→ Exercise goal:
Count the lines in the records below that contain the word "closest". Reply with that number only.

* begin Data rows *

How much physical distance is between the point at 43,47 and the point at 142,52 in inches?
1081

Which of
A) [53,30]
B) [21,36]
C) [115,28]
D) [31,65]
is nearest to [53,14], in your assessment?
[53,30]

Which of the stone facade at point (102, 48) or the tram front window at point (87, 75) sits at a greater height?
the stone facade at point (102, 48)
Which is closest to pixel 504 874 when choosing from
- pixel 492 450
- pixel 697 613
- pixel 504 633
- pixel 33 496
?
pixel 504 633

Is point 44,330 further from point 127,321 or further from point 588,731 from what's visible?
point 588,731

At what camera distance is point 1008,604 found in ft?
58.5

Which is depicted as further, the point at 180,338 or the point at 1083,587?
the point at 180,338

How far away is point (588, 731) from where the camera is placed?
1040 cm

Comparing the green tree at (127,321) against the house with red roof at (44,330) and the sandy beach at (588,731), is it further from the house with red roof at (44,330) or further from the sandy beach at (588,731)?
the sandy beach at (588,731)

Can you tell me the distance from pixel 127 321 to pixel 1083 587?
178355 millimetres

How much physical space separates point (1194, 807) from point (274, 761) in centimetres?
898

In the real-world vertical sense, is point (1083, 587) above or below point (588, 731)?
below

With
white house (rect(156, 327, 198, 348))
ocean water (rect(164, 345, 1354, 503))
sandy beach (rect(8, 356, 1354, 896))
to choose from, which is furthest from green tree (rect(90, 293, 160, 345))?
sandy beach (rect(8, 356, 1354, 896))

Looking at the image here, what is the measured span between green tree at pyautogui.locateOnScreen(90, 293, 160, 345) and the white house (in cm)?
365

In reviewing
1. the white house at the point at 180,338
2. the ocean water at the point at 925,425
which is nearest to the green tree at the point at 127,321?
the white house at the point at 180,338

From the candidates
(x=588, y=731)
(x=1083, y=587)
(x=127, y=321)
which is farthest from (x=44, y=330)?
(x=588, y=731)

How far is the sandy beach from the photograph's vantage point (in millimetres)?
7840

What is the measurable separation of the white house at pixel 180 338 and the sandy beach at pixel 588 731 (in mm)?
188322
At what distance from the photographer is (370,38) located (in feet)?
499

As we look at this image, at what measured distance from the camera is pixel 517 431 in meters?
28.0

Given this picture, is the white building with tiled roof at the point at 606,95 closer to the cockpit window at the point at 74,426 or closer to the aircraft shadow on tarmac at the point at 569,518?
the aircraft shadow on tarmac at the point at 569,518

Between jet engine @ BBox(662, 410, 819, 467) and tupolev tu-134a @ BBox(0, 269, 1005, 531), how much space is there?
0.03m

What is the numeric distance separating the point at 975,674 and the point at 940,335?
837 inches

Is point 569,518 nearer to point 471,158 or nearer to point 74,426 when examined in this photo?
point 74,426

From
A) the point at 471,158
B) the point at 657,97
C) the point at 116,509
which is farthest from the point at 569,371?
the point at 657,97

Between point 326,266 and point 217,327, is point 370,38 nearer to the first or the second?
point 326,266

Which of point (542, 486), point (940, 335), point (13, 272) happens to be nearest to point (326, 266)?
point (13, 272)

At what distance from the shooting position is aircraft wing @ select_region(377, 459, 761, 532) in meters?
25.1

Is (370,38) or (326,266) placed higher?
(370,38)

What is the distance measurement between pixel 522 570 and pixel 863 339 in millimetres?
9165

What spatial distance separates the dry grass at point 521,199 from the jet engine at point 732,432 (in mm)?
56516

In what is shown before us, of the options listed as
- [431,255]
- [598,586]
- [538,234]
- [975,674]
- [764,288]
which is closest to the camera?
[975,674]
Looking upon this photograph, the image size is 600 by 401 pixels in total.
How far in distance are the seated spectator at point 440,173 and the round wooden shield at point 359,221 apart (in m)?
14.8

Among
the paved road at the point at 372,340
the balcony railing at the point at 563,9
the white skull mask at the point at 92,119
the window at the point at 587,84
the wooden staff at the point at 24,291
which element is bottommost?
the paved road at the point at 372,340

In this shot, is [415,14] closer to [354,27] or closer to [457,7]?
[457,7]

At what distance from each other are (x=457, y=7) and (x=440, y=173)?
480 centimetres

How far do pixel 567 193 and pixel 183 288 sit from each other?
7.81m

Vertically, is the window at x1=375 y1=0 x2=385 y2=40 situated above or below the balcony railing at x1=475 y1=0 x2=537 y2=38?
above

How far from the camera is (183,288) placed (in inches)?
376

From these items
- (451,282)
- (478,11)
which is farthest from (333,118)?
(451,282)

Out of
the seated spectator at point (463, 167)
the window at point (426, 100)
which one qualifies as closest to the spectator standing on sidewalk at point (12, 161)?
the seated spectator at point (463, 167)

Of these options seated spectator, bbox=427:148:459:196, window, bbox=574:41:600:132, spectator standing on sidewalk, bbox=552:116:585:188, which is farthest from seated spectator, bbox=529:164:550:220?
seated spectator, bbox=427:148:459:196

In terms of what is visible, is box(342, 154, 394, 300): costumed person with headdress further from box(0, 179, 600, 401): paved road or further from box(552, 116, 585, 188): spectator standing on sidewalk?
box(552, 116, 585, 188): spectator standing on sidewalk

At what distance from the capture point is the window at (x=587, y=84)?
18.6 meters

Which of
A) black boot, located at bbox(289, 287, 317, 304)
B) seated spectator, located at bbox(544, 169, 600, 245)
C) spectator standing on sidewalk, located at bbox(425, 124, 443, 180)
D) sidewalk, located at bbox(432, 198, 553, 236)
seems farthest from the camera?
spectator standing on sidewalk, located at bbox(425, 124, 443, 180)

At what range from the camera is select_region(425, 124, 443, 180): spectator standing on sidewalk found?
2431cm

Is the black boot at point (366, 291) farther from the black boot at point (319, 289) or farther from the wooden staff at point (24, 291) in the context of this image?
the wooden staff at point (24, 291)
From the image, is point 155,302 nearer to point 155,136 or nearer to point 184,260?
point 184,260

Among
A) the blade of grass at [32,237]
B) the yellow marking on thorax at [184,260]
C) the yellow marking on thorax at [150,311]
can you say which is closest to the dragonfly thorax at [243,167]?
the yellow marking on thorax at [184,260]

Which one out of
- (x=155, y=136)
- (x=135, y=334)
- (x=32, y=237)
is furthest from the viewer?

* end Data rows *

→ Full output:
4